Reading Chris Lott’s poetic comment about loss in response to Jim’s assertion that Nothing is Lost
…there’s not only nothing wrong with writing one’s poem and sending it down the river on fire, it might be a significantly better way to transcend the technical issues and consider what it means to *be*
the idea struck me so much, I decided to do this very thing in a literal sense.
We wrote.

cc licensed ( BY NC SA ) flickr photo shared by giulia.forsythe
Set alight.

cc licensed ( BY NC SA ) flickr photo shared by giulia.forsythe
And sent the burning boats afloat.
*Borges Boat
It was quite a lovely little experience in impermanence, shifting the metaphor into a literal act.
As the boat burned and floated, I ruminated on the analogy, wondering if this is what it is like to release the essence of my creative contributions into the web, into the unknown, allowing it to be freed, destroyed, reshaped or potentially disappear.
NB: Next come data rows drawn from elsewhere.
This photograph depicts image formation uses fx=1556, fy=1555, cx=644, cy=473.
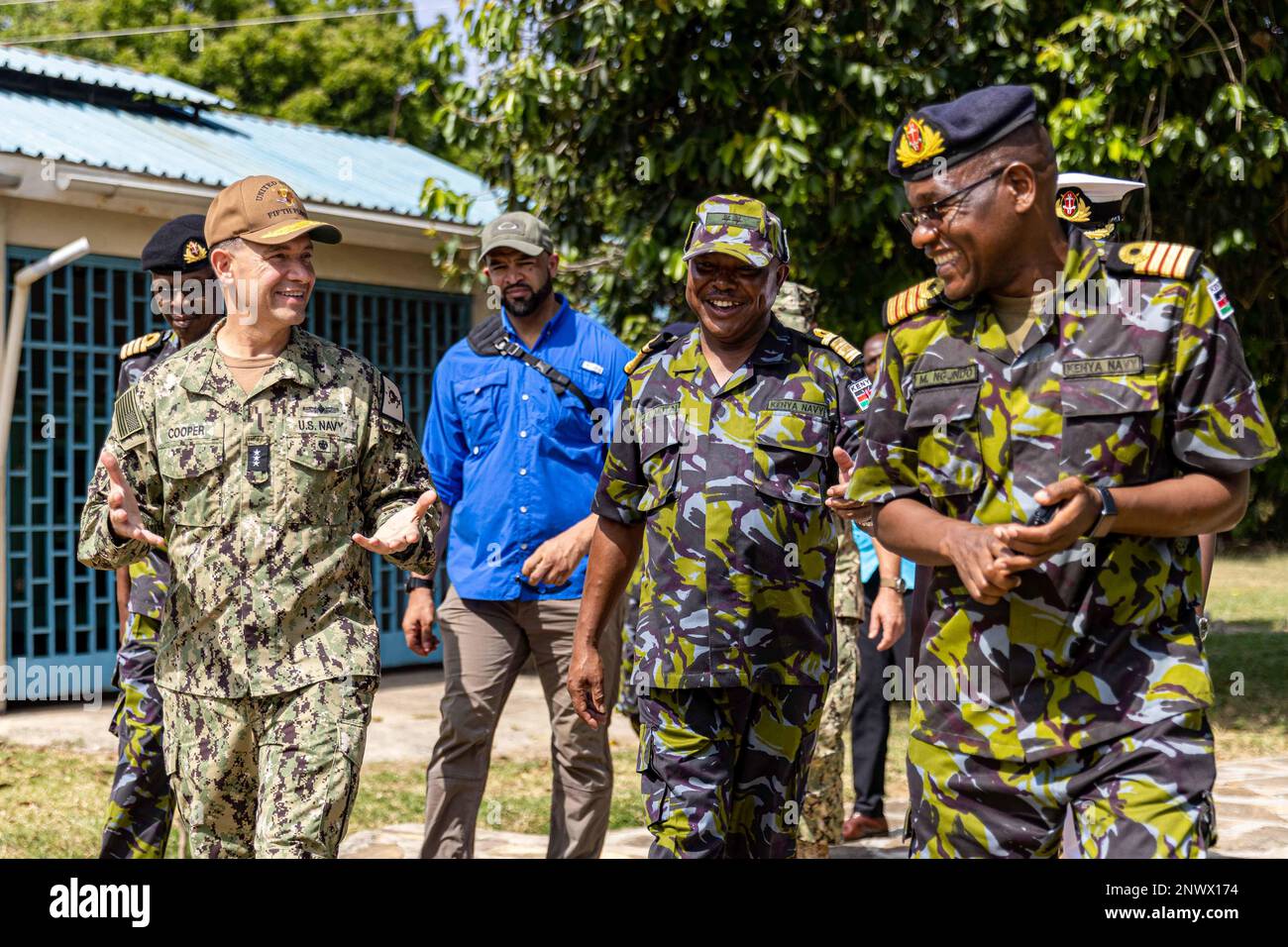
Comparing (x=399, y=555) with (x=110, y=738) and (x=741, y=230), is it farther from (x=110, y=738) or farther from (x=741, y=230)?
(x=110, y=738)

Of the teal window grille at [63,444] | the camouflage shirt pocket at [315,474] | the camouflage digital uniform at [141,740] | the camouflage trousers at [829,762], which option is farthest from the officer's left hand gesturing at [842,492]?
the teal window grille at [63,444]

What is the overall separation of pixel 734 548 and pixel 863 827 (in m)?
3.27

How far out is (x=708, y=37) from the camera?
31.4ft

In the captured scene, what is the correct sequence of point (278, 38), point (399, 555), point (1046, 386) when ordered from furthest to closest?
point (278, 38), point (399, 555), point (1046, 386)

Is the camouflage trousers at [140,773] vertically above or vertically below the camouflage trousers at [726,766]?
below

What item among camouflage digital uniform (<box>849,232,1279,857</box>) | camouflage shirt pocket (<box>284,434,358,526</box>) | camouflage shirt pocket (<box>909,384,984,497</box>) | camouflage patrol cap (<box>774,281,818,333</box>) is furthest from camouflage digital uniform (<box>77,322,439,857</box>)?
camouflage patrol cap (<box>774,281,818,333</box>)

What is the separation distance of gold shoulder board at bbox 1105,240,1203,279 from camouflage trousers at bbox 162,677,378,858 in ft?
7.09

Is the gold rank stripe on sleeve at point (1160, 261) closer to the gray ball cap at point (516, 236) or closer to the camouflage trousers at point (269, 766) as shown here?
the camouflage trousers at point (269, 766)

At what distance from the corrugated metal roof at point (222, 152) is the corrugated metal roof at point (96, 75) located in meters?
0.16

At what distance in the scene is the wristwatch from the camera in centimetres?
288

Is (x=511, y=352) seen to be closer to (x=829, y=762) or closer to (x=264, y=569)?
(x=264, y=569)

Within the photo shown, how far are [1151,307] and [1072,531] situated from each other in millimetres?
507

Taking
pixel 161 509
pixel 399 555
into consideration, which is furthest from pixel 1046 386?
pixel 161 509

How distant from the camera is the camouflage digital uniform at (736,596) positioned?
13.8ft
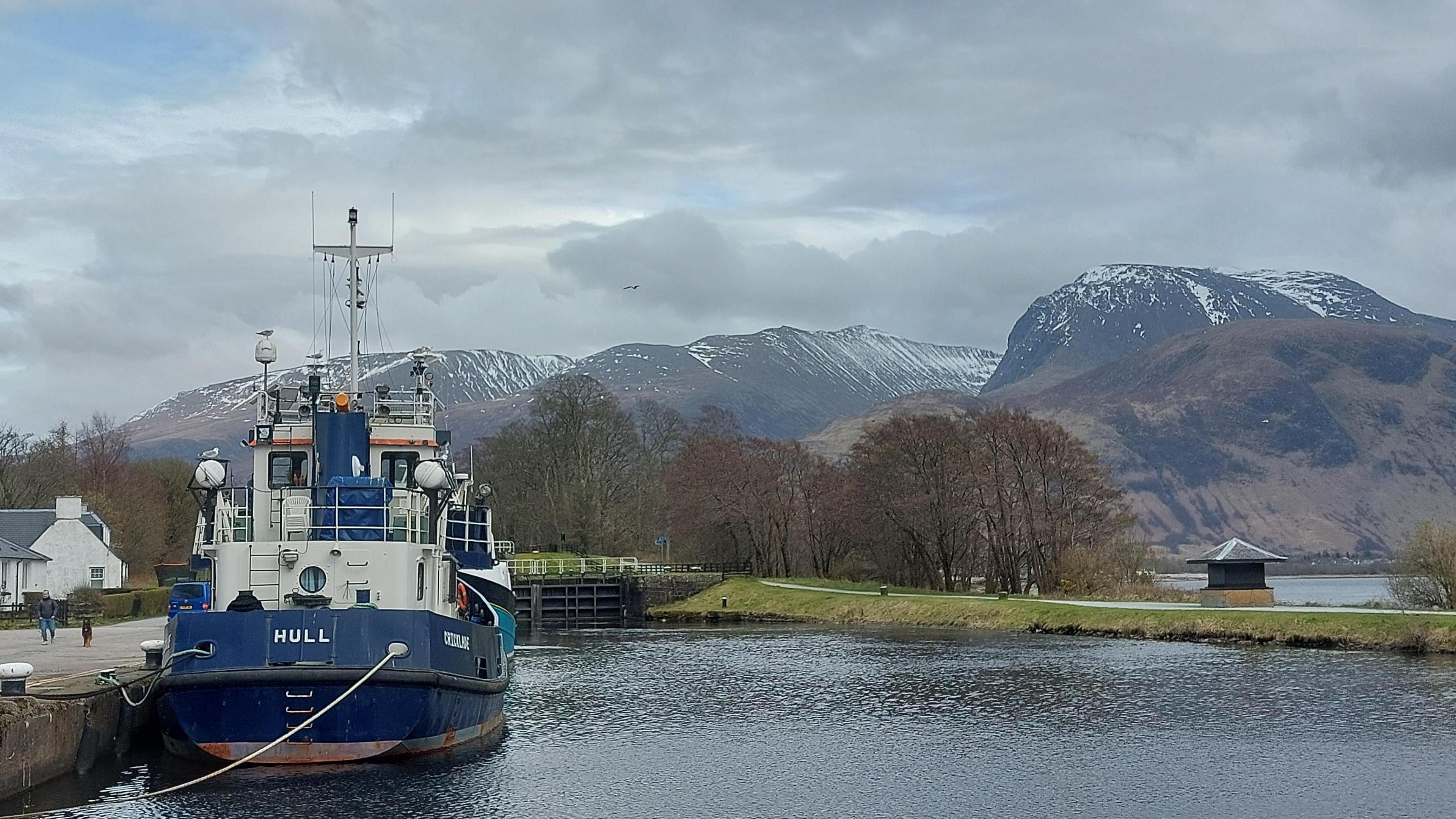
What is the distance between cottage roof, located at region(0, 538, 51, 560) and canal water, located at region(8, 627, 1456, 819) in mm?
34816

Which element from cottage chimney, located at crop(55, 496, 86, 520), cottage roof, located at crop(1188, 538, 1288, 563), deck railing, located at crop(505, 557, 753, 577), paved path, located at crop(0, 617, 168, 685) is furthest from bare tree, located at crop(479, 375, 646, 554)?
cottage roof, located at crop(1188, 538, 1288, 563)

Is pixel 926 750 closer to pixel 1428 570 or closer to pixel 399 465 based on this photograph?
pixel 399 465

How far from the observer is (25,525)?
267ft

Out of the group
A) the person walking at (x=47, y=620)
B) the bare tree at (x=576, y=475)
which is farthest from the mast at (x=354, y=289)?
the bare tree at (x=576, y=475)

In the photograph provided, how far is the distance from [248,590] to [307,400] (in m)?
6.06

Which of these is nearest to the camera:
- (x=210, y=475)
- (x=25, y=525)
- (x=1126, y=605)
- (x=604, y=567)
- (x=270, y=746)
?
(x=270, y=746)

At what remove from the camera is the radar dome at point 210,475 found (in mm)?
31484

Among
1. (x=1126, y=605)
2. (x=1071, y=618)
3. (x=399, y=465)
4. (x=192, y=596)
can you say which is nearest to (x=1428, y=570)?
(x=1126, y=605)

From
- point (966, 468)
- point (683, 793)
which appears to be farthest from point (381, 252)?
point (966, 468)

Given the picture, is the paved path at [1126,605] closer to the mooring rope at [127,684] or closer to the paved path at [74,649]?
the paved path at [74,649]

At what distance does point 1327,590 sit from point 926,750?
11878 centimetres

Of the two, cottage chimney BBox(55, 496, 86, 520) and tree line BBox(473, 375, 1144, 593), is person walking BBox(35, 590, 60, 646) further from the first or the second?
tree line BBox(473, 375, 1144, 593)

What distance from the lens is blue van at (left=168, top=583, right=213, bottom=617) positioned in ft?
106

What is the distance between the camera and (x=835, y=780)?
29250 mm
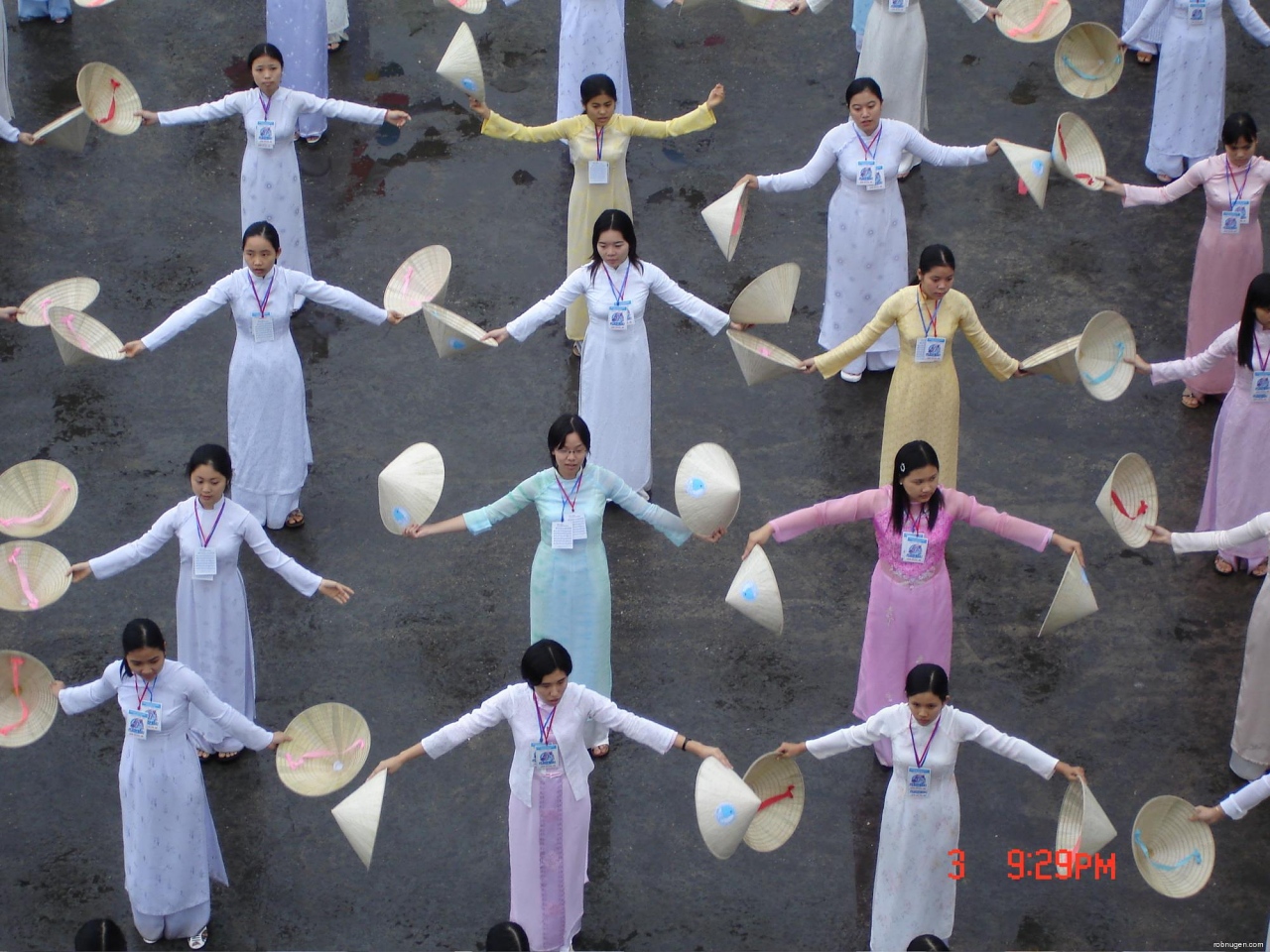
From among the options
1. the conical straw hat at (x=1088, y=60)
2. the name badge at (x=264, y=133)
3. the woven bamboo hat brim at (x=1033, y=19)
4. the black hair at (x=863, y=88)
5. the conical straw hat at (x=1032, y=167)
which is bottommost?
the conical straw hat at (x=1032, y=167)

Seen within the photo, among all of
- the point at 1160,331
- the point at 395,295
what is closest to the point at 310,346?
the point at 395,295

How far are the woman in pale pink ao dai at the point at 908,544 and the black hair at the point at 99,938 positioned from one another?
2776 mm

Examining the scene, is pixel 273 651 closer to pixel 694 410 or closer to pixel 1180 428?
pixel 694 410

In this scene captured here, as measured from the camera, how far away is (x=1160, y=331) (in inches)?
449

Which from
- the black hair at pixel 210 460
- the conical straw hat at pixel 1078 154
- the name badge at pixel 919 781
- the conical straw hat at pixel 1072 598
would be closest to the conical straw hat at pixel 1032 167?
the conical straw hat at pixel 1078 154

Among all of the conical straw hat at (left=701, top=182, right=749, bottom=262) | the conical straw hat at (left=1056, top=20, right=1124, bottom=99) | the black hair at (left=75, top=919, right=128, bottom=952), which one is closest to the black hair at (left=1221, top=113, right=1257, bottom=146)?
the conical straw hat at (left=1056, top=20, right=1124, bottom=99)

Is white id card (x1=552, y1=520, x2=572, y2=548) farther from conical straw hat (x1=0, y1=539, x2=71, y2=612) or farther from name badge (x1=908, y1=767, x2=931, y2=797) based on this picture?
conical straw hat (x1=0, y1=539, x2=71, y2=612)

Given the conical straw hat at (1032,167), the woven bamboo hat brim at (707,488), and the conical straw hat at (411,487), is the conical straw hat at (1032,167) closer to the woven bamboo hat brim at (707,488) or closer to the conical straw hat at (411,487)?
the woven bamboo hat brim at (707,488)

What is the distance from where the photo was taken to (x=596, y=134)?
34.7 feet

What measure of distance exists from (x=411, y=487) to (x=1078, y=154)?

I decided that with both the boat and my online presence, it’s not the permanence of the act that is powerful but the agency. Of course, nothing ever stays the same. Everything is shifting and changing. I accept this fully. It’s the agency of the act that I have a difficult time relinquishing.
I made the boat with my paper. It was my decision to burn the boat. Even if natural disaster had caused my boat to capsize and sink, it was my choice to let it float away. The agency of loss is my own.
Parts of me are fragmented in ways that I’ll never know about. @DrGarcia likens this to a social media horcrux, where portions of your soul are splintered across multiple objects (or in this case, websites).
We can still maintain stoicism about impermanence. Disappearing online artifacts can stand tribute to this. But this is happening less and less. It’s not the disappearing that is the problem but the fragmenting. When my artifacts get locked up and these pieces of my soul get shifted behind walls, I am robbed of my agency.
It is the loss of agency that is worthy of concern.
And more importantly, this is the loss of agency that we can actively prevent by keeping our spaces and helping others set up their own spaces. This is a role I see as ever more important for librarians and educators in higher education.
To dramatically mix my metaphors, I’ll pull in D’Arcy’s thoughts. We may be the funky downtown losing business to the giant box stores. I’m okay with that. I like to think every time I blog, release a picture into the creative commons, pingback, comment on my friends’ blogs, help others create open spaces I consider that my contribution to the Funky Downtown Economic Development Office.
*Again another opportunity just #ds106 #GIFest it up.